Supplied data:
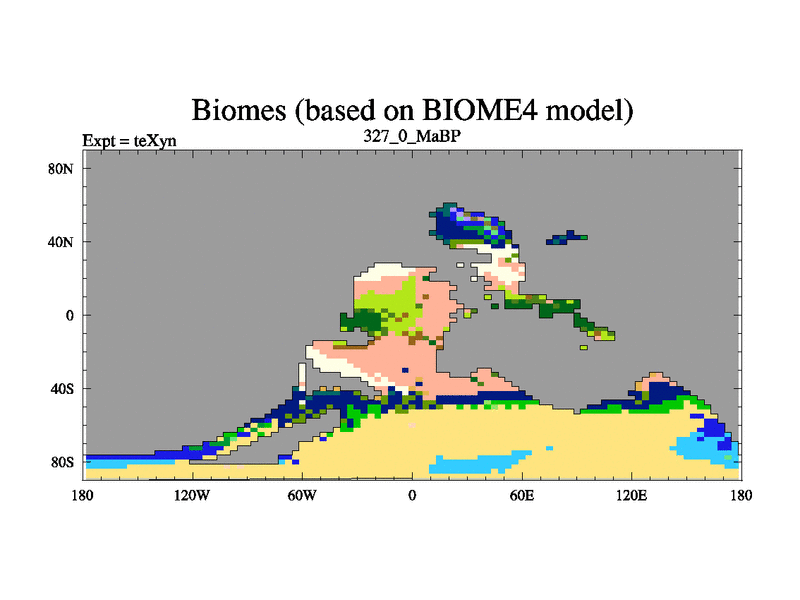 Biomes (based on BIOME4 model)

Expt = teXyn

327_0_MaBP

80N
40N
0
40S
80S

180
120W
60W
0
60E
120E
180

...

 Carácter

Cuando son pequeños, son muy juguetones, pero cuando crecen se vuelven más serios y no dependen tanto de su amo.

* * *

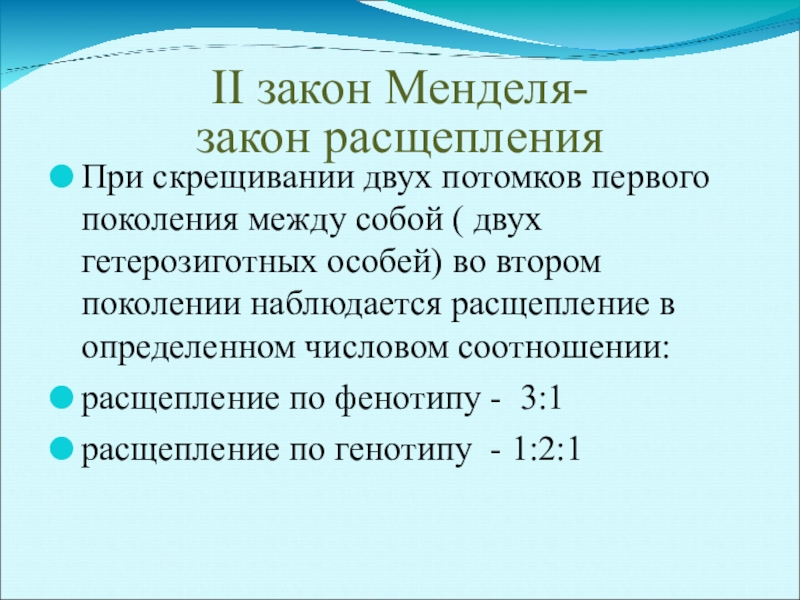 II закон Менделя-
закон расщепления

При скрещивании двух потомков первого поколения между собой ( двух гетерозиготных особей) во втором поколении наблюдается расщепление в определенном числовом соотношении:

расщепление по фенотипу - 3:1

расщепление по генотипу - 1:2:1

Task goal: Answer with a single number: how many lines above hold the word "расщепление"?

Answer box: 3